После всего этого сомневаться в том, что в основе марксизма–ленинизма, в основе по крайней мере марксистско–ленинской логики и теории познания лежит идея бесконечного достижения объективной истины, это «вечное и бесконечное приближение мышления к объекту», этот «вечный процесс движения» в материи и мышлении, — это значило бы ревизовать всю эту философию с начала до конца.
8. Учение о становящейся бесконечности и непрерывности тончайшим образом разработано в математическом анализе. Вместо вялой пошлости обывательских рассуждений о том, что все течет, все изменяется, мы находим здесь очень тонкий и мощный аппарат для освоения этого бесконечно мало наплывающего процесса сознания и для применения его в науке о природе и в технике. Это и заставляет нас использовать для логики старый и испытанный метод бесконечно–малых, это тончайшее, острейшее, блестящее орудие изображения непрерывных и бесконечных процессов, давшее столь грандиозные результаты в естествознании. Как мы можем остаться равнодушными к этому в логике, т. е. в той науке, которая как раз и должна нам рассказать, что такое мышление как максимально правильное отражение вечно движущегося бытия?

* ЗАДАНИЯ
**A.** Ответьте коротко по фрагменту о методе бесконечно малых:
(i) Какая идея, по утверждению фрагмента, лежит в основе марксистско-ленинской логики и теории познания?
(ii) В какой области тончайшим образом разработано учение о становящейся бесконечности и непрерывности?
(iii) Какой метод фрагмент призывает использовать для логики?
**B.** Согласуются ли с фрагментом следующие утверждения? На каждое ответьте «да» или «нет» и дословно приведите решающие слова фрагмента.
(i) Метод бесконечно-малых дал в естествознании лишь скромные результаты.
(ii) Сомнение в идее бесконечного достижения объективной истины означало бы пересмотр всей этой философии.
(iii) Логика названа наукой, которая должна рассказать, что такое мышление как отражение вечно движущегося бытия.
**C.** Процитируйте дословно часть фрагмента от слов «8. Учение о» до слов «вечно движущегося бытия?».
Записи взяты из другого источника.

* ВЫДЕРЖКИ ИЗ ЗАПИСЕЙ
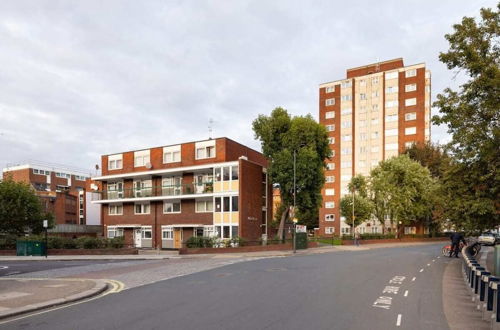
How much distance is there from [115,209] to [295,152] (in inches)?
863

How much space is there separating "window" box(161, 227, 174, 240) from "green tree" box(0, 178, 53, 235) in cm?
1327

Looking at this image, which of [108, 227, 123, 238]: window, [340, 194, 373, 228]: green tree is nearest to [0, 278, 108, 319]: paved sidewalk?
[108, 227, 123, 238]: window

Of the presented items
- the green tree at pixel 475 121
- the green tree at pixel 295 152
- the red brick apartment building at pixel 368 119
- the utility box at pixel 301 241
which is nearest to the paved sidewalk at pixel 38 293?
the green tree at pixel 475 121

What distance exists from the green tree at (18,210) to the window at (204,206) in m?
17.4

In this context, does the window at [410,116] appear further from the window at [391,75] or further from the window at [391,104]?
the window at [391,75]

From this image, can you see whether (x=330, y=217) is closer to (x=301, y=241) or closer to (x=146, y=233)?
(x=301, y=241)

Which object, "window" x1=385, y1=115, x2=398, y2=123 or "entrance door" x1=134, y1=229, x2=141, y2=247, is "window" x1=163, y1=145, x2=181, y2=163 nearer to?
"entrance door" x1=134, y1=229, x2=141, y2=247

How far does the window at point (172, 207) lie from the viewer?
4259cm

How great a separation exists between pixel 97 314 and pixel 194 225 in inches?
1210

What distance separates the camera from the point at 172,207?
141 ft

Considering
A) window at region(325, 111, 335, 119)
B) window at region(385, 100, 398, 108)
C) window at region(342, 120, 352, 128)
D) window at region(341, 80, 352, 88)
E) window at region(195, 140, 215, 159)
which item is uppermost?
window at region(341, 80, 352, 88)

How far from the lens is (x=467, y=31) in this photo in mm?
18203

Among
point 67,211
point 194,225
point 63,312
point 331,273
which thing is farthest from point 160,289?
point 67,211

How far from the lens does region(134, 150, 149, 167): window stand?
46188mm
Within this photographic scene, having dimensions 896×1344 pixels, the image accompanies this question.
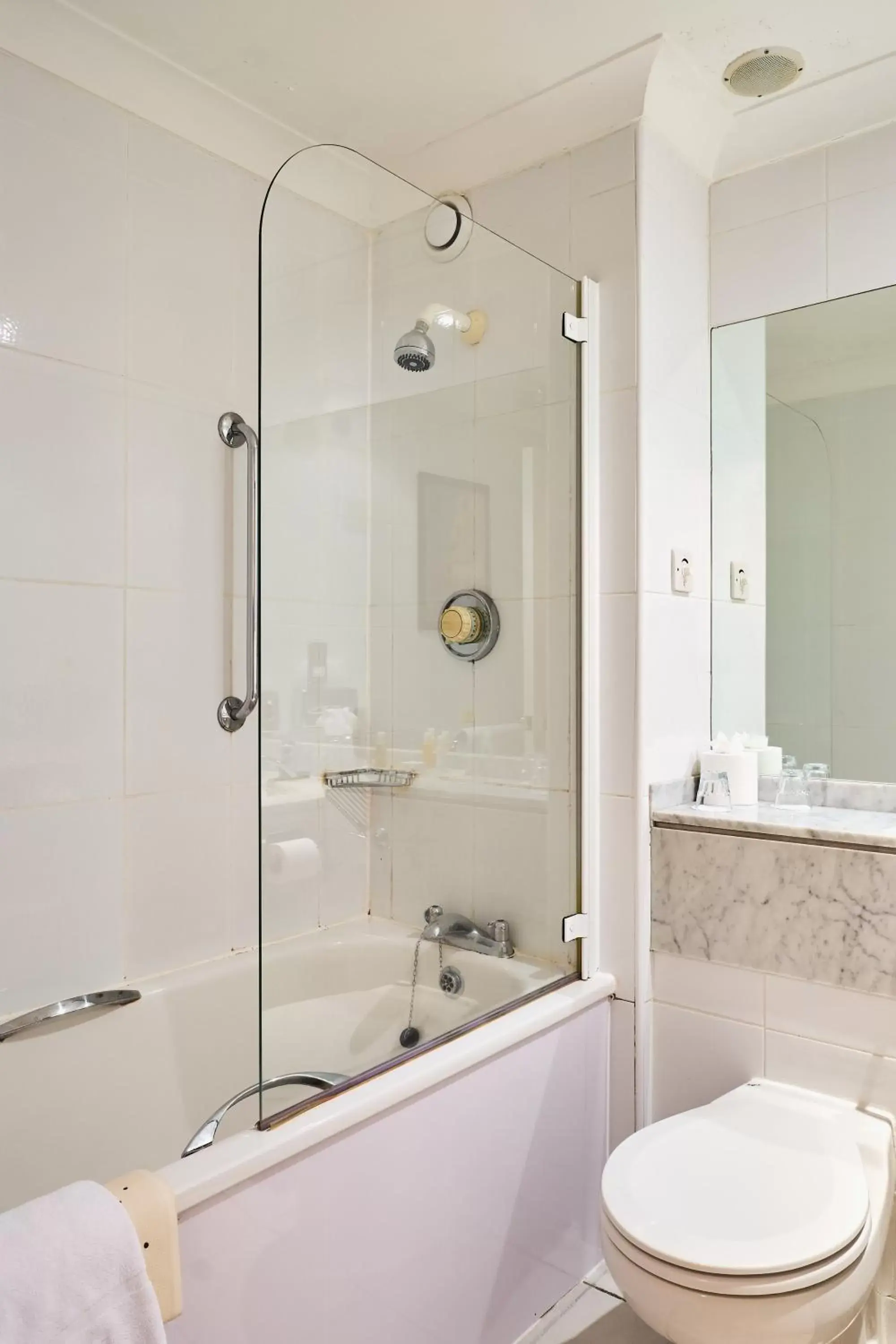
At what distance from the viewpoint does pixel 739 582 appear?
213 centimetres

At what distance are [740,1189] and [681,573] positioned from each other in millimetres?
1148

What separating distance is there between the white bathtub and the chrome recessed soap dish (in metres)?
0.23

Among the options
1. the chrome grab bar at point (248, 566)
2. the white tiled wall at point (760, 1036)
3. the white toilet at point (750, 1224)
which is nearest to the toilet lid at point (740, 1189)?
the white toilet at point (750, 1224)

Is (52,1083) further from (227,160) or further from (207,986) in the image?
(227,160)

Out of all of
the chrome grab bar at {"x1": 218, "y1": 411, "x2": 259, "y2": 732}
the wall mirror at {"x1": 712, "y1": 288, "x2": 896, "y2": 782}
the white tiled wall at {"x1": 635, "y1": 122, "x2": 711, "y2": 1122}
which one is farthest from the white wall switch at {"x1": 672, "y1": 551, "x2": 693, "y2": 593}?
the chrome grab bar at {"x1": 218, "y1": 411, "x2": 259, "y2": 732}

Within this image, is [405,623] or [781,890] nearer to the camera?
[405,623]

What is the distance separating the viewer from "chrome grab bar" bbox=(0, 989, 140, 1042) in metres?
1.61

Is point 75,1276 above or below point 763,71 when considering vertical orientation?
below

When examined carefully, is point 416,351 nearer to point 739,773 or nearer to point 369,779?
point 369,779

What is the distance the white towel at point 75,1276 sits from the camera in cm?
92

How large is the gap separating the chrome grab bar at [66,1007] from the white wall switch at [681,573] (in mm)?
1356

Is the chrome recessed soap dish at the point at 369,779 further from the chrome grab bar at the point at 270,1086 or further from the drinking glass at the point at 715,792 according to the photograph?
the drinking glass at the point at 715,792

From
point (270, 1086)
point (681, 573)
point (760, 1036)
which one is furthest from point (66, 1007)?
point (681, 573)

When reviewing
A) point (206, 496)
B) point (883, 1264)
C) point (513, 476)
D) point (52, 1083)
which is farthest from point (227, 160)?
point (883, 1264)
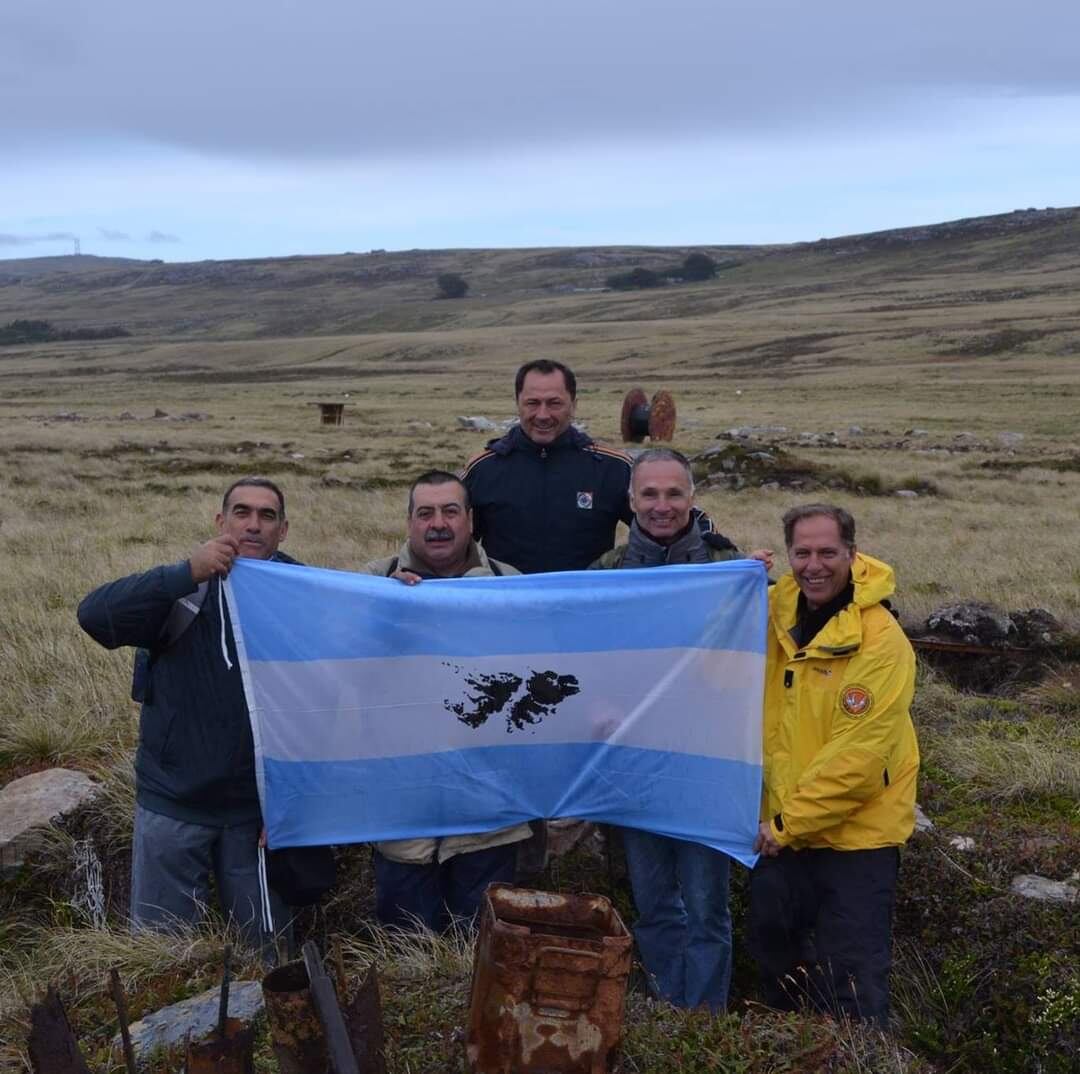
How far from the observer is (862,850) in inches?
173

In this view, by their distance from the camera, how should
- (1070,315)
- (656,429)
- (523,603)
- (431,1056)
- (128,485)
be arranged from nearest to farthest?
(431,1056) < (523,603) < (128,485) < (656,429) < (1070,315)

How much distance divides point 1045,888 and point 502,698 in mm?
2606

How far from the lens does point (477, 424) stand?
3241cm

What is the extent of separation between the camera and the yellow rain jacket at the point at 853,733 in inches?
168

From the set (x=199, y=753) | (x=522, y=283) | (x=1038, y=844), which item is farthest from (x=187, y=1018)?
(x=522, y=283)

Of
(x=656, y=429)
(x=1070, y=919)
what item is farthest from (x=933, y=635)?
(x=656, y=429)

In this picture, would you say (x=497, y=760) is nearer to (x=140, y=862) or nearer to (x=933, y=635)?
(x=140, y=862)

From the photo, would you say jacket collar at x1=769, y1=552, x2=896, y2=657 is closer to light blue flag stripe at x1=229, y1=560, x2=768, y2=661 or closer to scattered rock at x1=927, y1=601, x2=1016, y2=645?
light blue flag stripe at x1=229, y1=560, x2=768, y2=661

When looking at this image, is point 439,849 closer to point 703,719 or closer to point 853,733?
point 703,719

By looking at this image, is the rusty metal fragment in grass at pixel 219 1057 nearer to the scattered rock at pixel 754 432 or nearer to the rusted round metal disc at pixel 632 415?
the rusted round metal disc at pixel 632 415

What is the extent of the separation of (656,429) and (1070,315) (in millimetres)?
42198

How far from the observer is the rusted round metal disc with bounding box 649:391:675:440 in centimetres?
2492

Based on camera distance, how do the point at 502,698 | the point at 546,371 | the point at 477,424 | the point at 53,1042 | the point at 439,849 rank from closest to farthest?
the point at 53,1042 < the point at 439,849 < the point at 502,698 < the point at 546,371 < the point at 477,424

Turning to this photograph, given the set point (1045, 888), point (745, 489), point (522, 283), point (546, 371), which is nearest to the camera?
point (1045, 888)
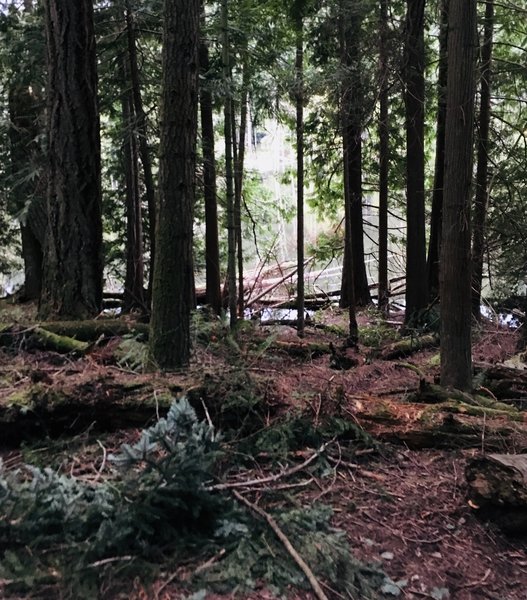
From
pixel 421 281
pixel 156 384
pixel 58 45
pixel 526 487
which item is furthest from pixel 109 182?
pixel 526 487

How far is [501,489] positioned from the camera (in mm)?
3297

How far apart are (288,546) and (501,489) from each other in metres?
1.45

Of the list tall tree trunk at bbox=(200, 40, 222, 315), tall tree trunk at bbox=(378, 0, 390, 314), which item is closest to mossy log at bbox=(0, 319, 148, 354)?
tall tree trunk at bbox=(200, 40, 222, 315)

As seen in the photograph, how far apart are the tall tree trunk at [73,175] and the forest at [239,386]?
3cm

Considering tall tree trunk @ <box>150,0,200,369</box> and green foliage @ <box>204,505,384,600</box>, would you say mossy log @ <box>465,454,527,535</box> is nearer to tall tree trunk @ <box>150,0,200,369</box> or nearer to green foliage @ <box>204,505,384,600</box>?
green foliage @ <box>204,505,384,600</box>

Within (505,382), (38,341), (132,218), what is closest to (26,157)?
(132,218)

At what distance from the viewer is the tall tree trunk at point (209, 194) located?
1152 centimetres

* ОТВЕТЫ
**A.**
(i) Идея бесконечного достижения объективной истины.
(ii) В математическом анализе.
(iii) Старый и испытанный метод бесконечно-малых.

**B.**
(i) Нет: «давшее столь грандиозные результаты в естествознании».
(ii) Да: «это значило бы ревизовать всю эту философию с начала до конца».
(iii) Да: «в той науке, которая как раз и должна нам рассказать, что такое мышление как максимально правильное отражение вечно движущегося бытия».

**C.**
8. Учение о становящейся бесконечности и непрерывности тончайшим образом разработано в математическом анализе. Вместо вялой пошлости обывательских рассуждений о том, что все течет, все изменяется, мы находим здесь очень тонкий и мощный аппарат для освоения этого бесконечно мало наплывающего процесса сознания и для применения его в науке о природе и в технике. Это и заставляет нас использовать для логики старый и испытанный метод бесконечно–малых, это тончайшее, острейшее, блестящее орудие изображения непрерывных и бесконечных процессов, давшее столь грандиозные результаты в естествознании. Как мы можем остаться равнодушными к этому в логике, т. е. в той науке, которая как раз и должна нам рассказать, что такое мышление как максимально правильное отражение вечно движущегося бытия?